Document source
□ □ □

E. Refus de fournir à Mme Scharf de la documentation et de l’information liées à l’évaluation
[75] Le 14 mars 2018, la fonctionnaire et Mme Scharf ont échangé plusieurs courriels à propos du fait que la grille n’avait pas été signée. Mme Caron a indiqué qu’on attendait la signature de la fonctionnaire depuis environ une semaine, soit depuis le 7 mars 2018. Par courriel, Mme Scharf a informé la fonctionnaire qu’elle tentait de terminer les formalités administratives pour tous les processus de dotation et qu’il lui manquait la signature de la fonctionnaire sur la grille. Elle lui a demandé de l’en informer lorsqu’elle l’aurait signée. La fonctionnaire lui a répondu ceci : [traduction] « Je suis en train d’examiner la grille. Je suis actuellement en discussion avec les RH et un autre service à propos du processus et j’apposerai ma signature une fois que ce processus sera terminé. Je m’attends à la signer d’ici la fin de la semaine prochaine. Je vous informerai de tout retard, le cas échéant. »
[76] Dans sa réponse, Mme Scharf lui a demandé des précisions sur les discussions avec les RH. Elle a rappelé à la fonctionnaire qu’elle était la gestionnaire déléguée des RH supervisant le processus et devait être mise au courant s’il y avait un problème. Elle a ajouté avoir déclaré qu’elle n’était pas sûre que la fonctionnaire signalait un problème dans son courriel précédent. La fonctionnaire a répondu ceci :
[Traduction]
Debbie, je sais que vous êtes la gestionnaire déléguée. Cependant, en tant que gestionnaire d’embauche, je dois faire preuve de diligence raisonnable et je consulte actuellement divers experts en la matière. Lorsque j’aurai les détails, je les enverrai par courriel pour vous informer de la situation. Je signale un problème, et j’ai l’intention de fournir d’autres détails, mais je dois d’abord avoir tous les faits en main pour prendre une décision définitive. En raison du caractère délicat de la question, je limiterai également le nombre de personnes qui seront informées de la situation.
[…]
[77] Mme Caron, qui avait été mise en copie conforme dans l’échange de courriels entre la fonctionnaire et Mme Scharf, a répondu ceci :
[Traduction]
[…]
C’est à la gestionnaire déléguée des RH que revient la décision définitive concernant le processus de dotation puisqu’elle est chargée de défendre le dossier en cas de plainte ou de vérification du dossier. Par conséquent, toute préoccupation concernant le processus de dotation devrait être portée à l’attention de la gestionnaire déléguée des RH. Je vous recommande de vous réunir pour discuter de la situation et trouver ensemble une solution.

□ □ □

Objectif 1
Modifiez les lignes ci-dessous, de celle qui contient « Which is the bottommost out of » jusqu'à celle qui contient « 17.7 metres », bornes comprises, en remplaçant « red brick wall » par « brick facade » et en laissant tout le reste tel quel.
Le document et les lignes n'ont aucun rapport entre eux.

□ □ □

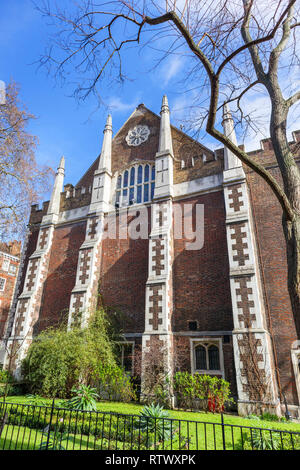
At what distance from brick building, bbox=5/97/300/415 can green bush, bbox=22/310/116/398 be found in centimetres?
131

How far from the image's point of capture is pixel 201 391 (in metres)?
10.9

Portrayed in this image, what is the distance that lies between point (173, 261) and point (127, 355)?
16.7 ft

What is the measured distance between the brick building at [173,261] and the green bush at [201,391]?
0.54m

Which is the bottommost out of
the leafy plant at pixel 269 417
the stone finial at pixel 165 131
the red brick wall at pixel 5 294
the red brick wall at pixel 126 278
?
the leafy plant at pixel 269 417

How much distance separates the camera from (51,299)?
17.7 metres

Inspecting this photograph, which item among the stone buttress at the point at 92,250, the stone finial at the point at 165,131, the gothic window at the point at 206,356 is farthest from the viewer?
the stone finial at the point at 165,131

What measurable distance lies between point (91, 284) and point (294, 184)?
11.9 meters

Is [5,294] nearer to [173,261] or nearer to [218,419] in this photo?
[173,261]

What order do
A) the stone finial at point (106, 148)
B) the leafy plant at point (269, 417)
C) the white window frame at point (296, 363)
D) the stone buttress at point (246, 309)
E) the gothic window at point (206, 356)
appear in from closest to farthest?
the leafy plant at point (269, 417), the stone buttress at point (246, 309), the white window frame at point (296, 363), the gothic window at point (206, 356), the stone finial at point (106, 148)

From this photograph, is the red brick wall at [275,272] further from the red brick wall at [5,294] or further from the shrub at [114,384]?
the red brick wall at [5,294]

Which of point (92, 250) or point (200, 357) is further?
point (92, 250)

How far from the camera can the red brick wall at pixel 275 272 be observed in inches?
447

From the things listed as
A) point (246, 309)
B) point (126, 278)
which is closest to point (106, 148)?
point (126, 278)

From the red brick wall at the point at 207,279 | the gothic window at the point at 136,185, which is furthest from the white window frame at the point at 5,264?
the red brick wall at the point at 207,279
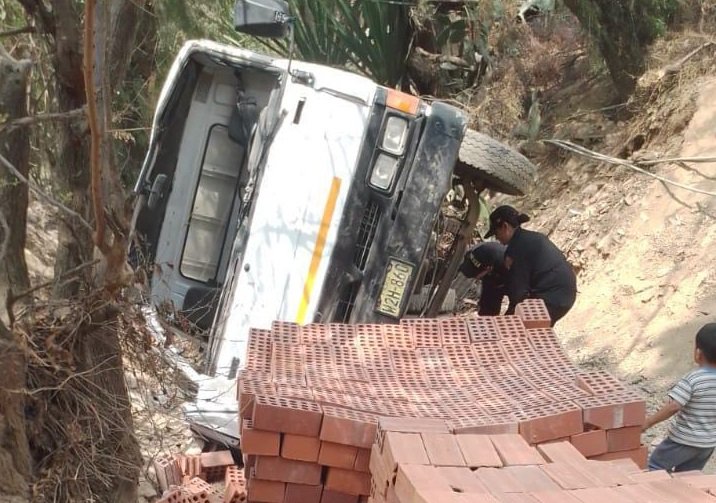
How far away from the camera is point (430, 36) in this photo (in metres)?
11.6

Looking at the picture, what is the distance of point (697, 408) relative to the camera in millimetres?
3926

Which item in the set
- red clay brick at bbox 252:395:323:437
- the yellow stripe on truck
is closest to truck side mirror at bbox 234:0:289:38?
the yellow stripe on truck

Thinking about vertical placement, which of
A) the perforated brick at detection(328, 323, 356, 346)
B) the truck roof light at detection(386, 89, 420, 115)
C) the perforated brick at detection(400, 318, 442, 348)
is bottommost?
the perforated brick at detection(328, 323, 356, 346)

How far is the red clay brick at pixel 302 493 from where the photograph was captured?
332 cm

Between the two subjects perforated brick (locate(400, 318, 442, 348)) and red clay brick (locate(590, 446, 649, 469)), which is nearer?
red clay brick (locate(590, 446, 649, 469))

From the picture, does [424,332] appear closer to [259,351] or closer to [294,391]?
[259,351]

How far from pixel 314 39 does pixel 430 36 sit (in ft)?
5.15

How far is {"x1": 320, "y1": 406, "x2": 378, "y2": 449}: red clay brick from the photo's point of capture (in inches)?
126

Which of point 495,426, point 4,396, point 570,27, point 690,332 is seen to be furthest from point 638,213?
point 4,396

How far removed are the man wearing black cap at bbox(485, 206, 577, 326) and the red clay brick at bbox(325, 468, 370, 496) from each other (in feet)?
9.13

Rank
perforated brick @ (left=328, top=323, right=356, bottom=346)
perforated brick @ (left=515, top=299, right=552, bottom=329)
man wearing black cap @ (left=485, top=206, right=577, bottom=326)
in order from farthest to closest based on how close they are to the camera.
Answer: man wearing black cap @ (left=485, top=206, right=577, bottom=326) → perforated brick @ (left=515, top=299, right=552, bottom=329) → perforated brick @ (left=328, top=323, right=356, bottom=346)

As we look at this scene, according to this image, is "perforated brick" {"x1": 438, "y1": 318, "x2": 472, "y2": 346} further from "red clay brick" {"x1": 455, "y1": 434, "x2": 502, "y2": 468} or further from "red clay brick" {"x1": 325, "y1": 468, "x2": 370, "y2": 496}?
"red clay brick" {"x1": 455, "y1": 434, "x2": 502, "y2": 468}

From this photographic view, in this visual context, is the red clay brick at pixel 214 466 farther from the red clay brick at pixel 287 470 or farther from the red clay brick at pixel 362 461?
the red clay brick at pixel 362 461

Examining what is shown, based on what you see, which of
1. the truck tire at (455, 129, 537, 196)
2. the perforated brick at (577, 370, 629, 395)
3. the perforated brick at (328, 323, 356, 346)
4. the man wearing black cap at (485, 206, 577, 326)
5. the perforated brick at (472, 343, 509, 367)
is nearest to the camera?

□ □ □

Objectif 2
D'après le document source, depuis quelle date attendait-on la signature de la fonctionnaire sur la grille ?

Corrigé 1
Which is the bottommost out of
the leafy plant at pixel 269 417
the stone finial at pixel 165 131
the brick facade at pixel 5 294
the brick facade at pixel 126 278
?
the leafy plant at pixel 269 417

How much distance separates the camera from (51,299)?
17.7 metres

Corrigé 2
Depuis le 7 mars 2018.